Published by Dutton on June 28, 2016
In the wake of the events described in the last Taskforce novel (during which a Taskforce member pursued a personal vendetta), an investigation threatens to reveal and shut down the Taskforce, an organization that has always operated illegally. A government official’s death has made the Oversight Council skittish (none of the members want to go to prison) so Taskforce missions have been placed on hold. What, then, is there for Brad Taylor to write about?
Well, there’s a fabled Nazi ghost train buried in a tunnel in Poland, although that plot thread is just a setup. He also writes about Putin and his plan to take over Belarus with the help of a motorcycle gang known as the Night Wolves. And then he imagines a Russian named Simon who, having been put in charge of orchestrating a coup in Belarus, decides that orchestrating Putin’s removal from office would enhance his life expectancy. To cap it off, the plan involves starting World War III. In other words, just another day for Pike Logan and his Taskforce pals.
Aaron and Shoshana, who have turned into series regulars, play a central role in Ghosts of War. They need Pike and Jennifer to help them recover a Torah that was stolen from the ghost train -- and to grab it before it is stolen again. Of course, the mission doesn’t go as planned, giving Pike and the gang a chance to get mixed up in the competing shenanigans of Putin and Simon.
About a third of the way into the novel, an unlikely world-changing event occurs. I got the impression that Taylor succumbed to the thriller writer’s temptation to make the events in each new novel a little more outrageous than the last one, as if readers won’t continue with the series otherwise. When a series like this one depends on credibility, I think that’s a bad choice. Fortunately, the stories are still fun.
Ghosts of War also seems a bit off. It lacks the consistent narrative voice that characterizes the other Taskforce novels. It also has the feeling of being rushed, which hasn’t been true of Taylor’s past efforts despite the speed with which he churns out new novels. More polishing of the prose would have turned this into a better novel.

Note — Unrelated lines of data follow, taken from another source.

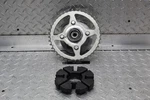 2007 Suzuki GZ250 Rear Drive Sprocket. Fixed Price $69.99.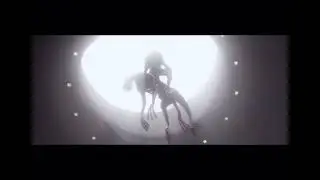 Imperials vs. Zillo Beast ( Bad Batch Season 2 Episode 11)
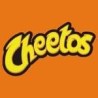 Acquistare Cheetos all’ingrosso - Distribución Mayorista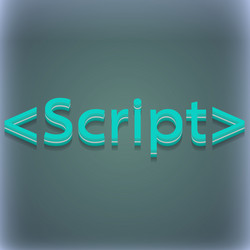 Similar image 11815848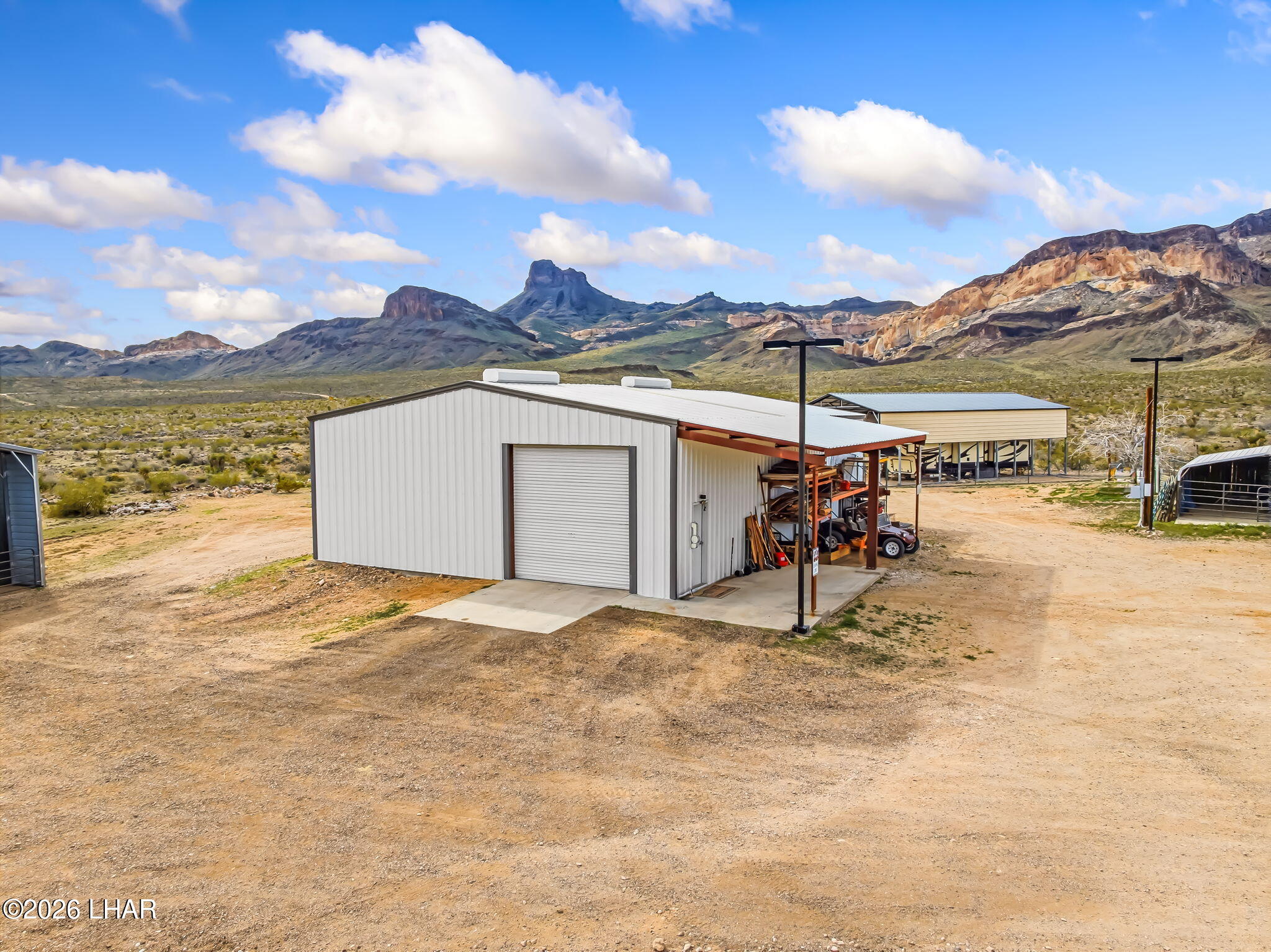 5680 Pima Road Golden Valley, AZ 86413 - Photo 66 of 102 10-web-or-mls-DJI_20260214041722_0119_D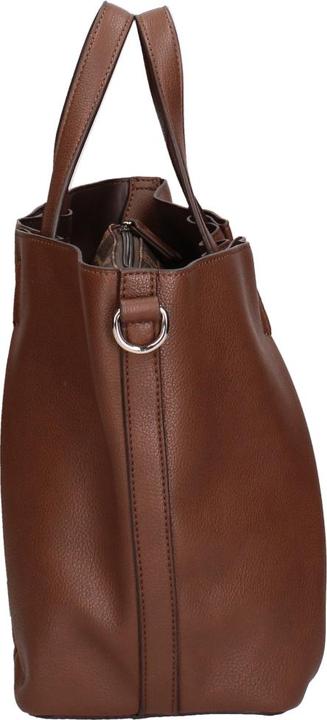 Image du produit Braccialini sac à main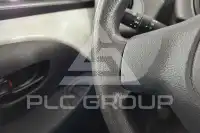 2017 Toyota AYGO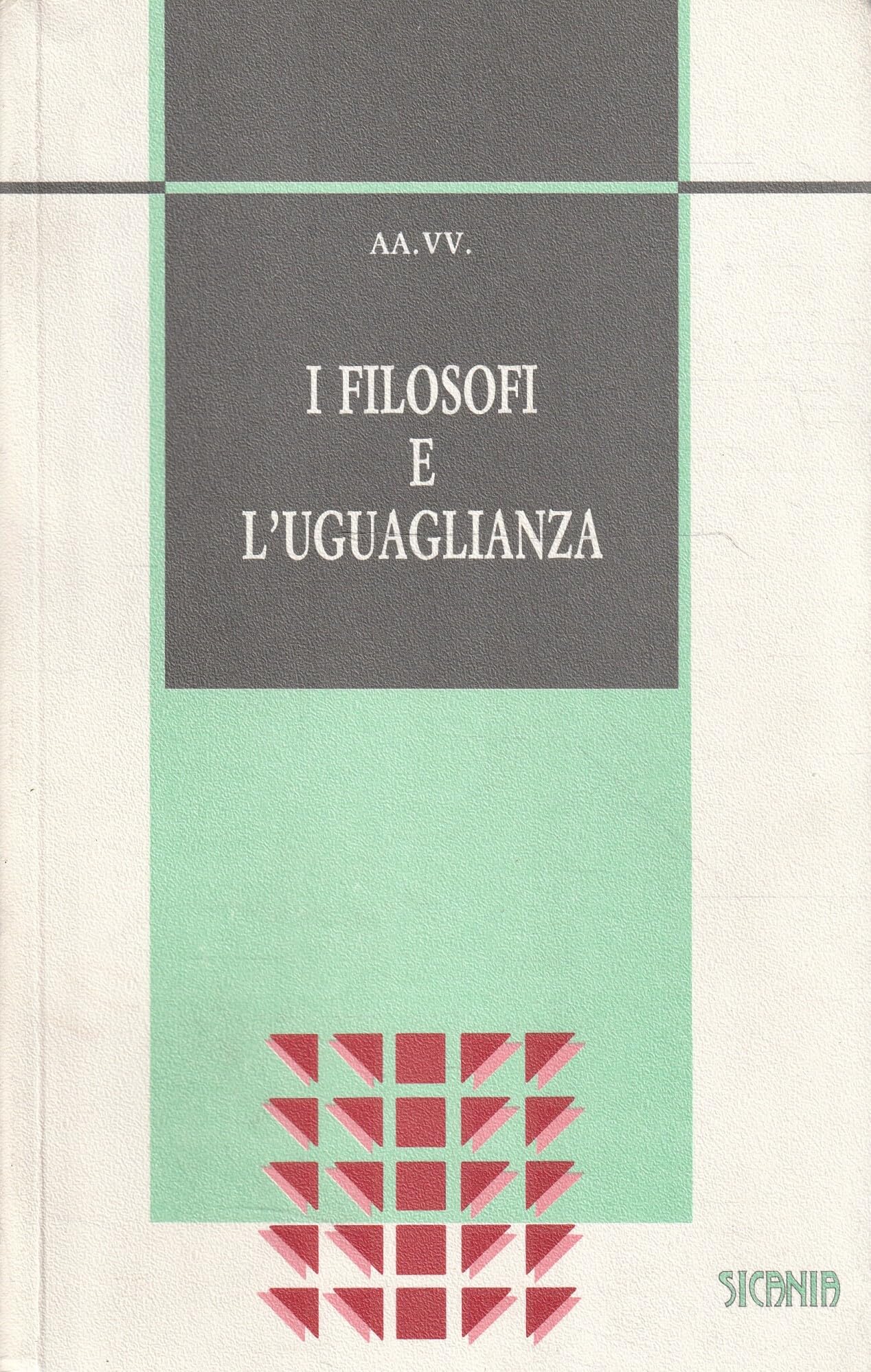 Zefiro libri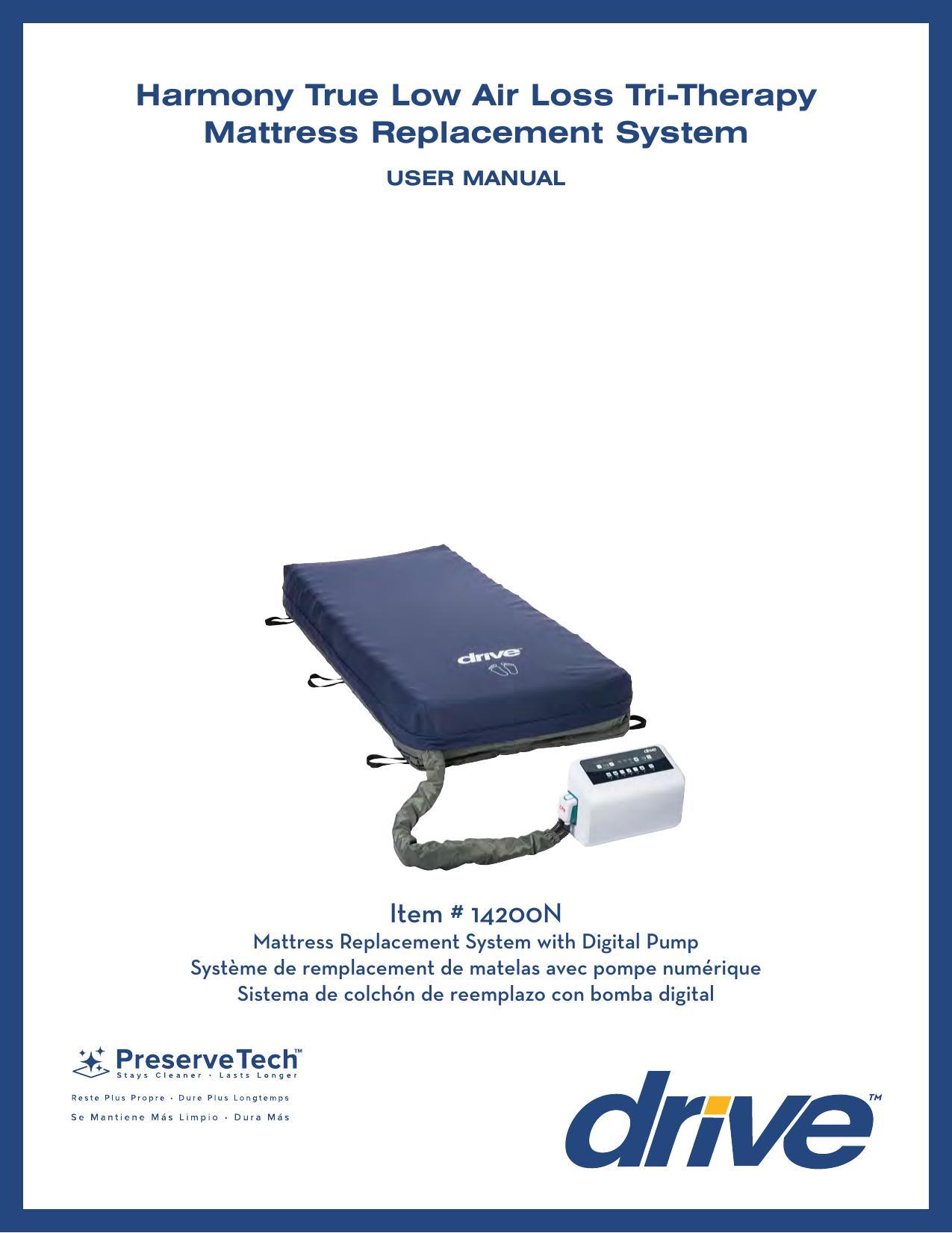 harmony-true-low-air-loss-tri-therapy-mattress-replacement-system-user-manual.pdf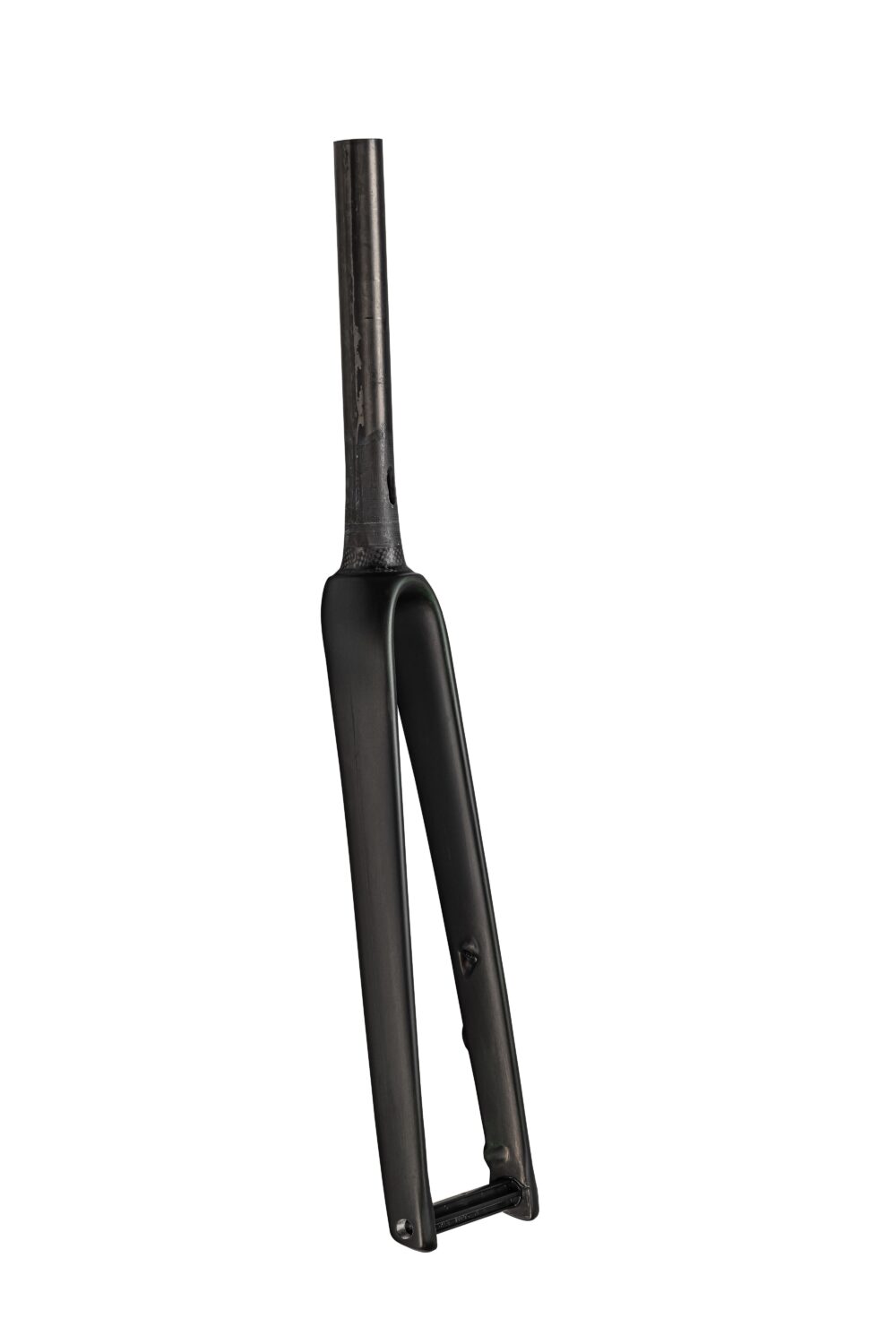 FRK MY21 SW TARMAC SL7, 700C, TA, CARBON, 12X100MM, DISC, 47MM OFFSET, SIZE 49/52CM - CARB/CMLNSILGR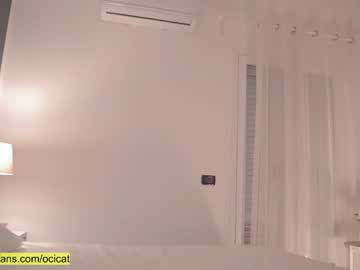 Nude girl ocicat image #3219860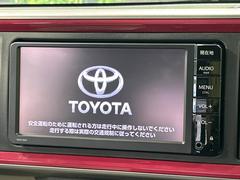 ڽʥӡۿ͵νʥӤǥǽ⽼¤Ƥꡢ£³ФΥޥۤͣУץ쥤䡼βڤǽαž˳ڤʤޤ 3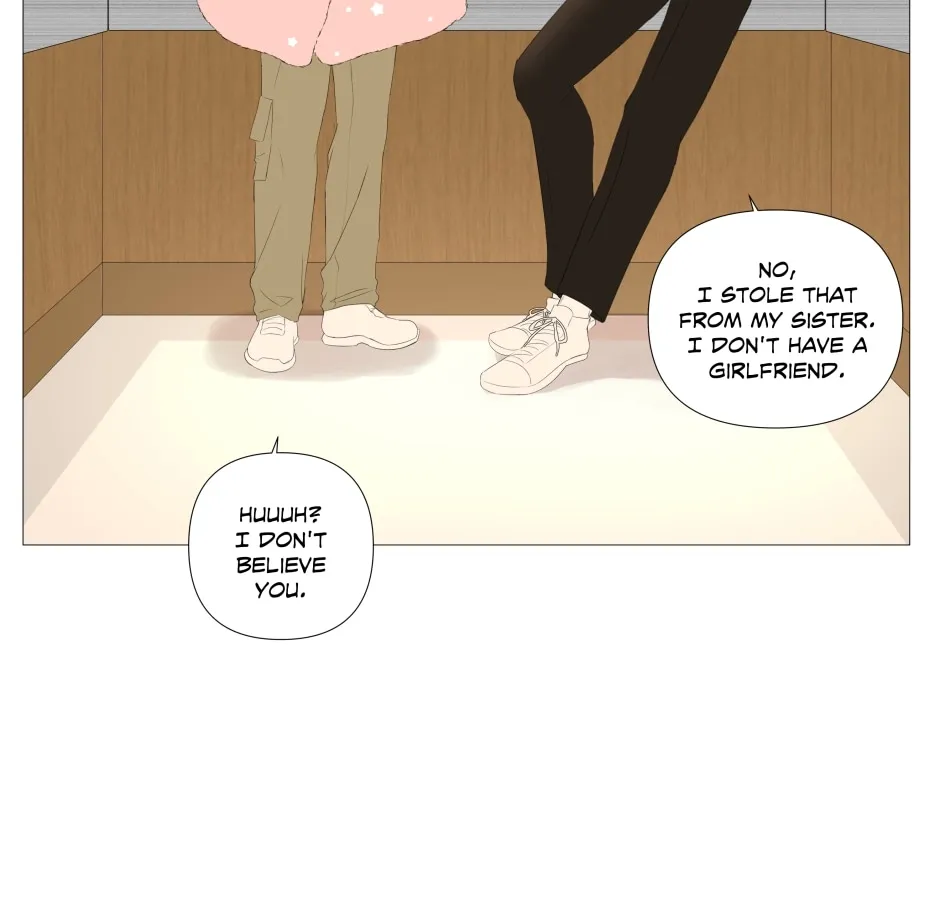 Chapter 79 — page 32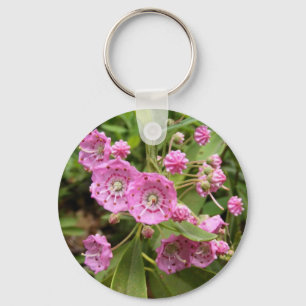 Porte-clés Kalmia 104 ~ porte - clé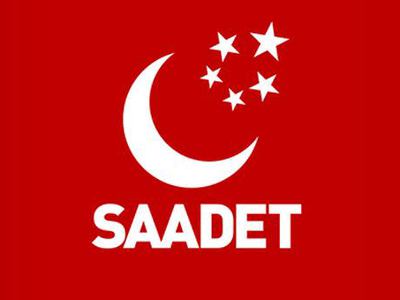 60 kişi partisinden istifa edip AK Parti'ye geçti
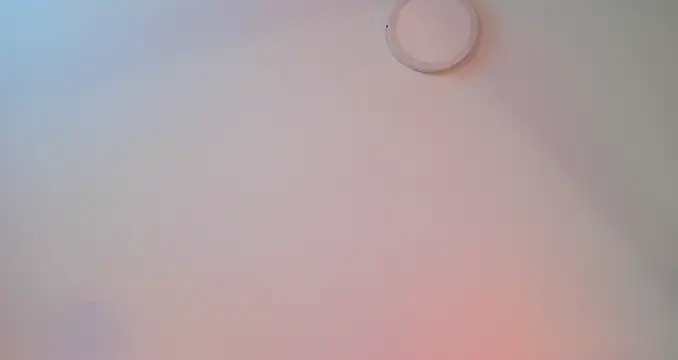 Snapshot of ALICEPOIXXXON chatting on 02.28.26 ALICEPOIXXXON online show from 02.28.26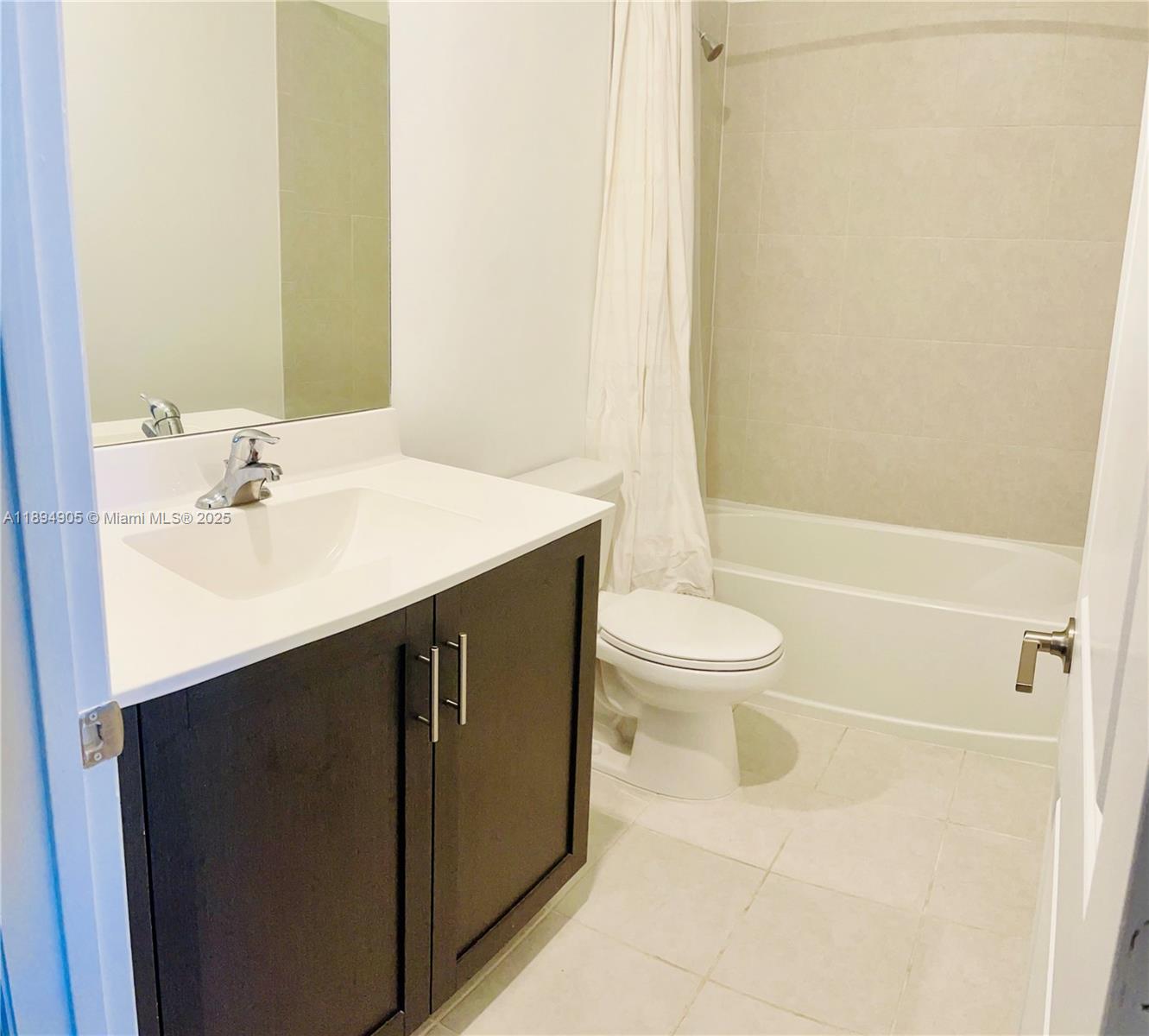 KEYS GATE RESIDENTIAL - Residential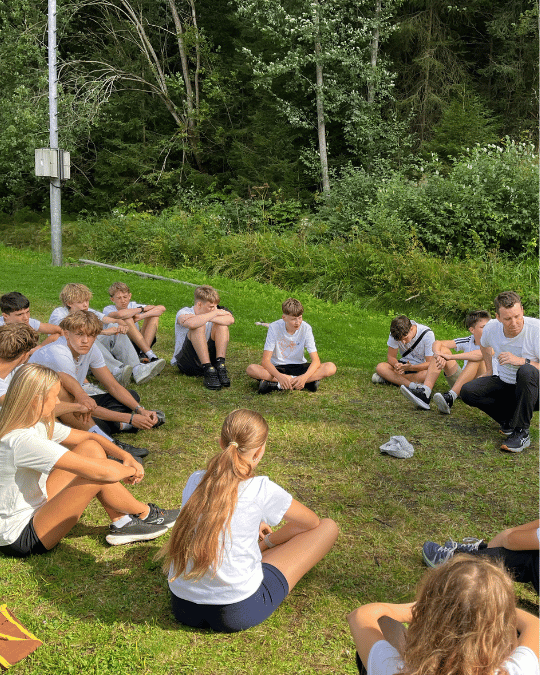soukromá podnikatelská škola soukromá podnikatelská škola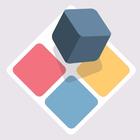 LOLO : Puzzle Game Zeichen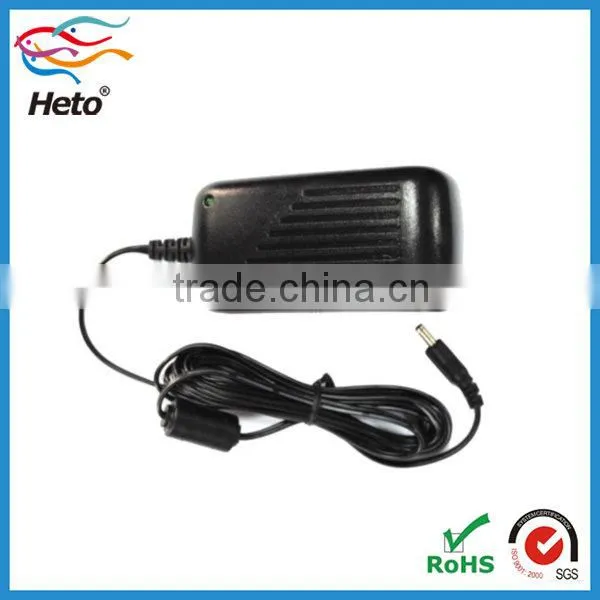 AC/DC Power Adapter12v 2a Power Adapter photo-2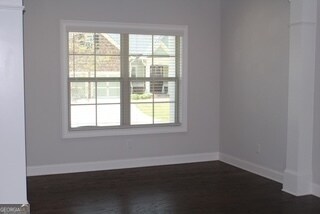 Photo - 1958 Lola Ln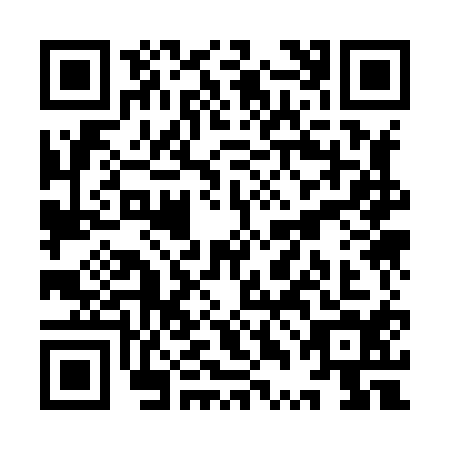 QR code for YTK8141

As usual, Taylor has a more subtle understanding of world affairs than most authors who write thrillers of this nature. He lampoons military commanders who think that the United States should respond to every provocation with war. He makes clear that even a show of military strength is likely to begin a needless war. Of course, the real world doesn’t have Pike Logan jetting around to solve problems, but Taylor nevertheless makes a persuasive case against saber rattling as a primary instrument of foreign policy.
The crisis resolves more easily than I expect from Taskforce novels. The level of tension that Taylor creates in most of his other books is absent in this one. While I enjoy this series and had fun reading the book, I regard Ghosts of War as a weaker installment than most of the earlier novels in the series.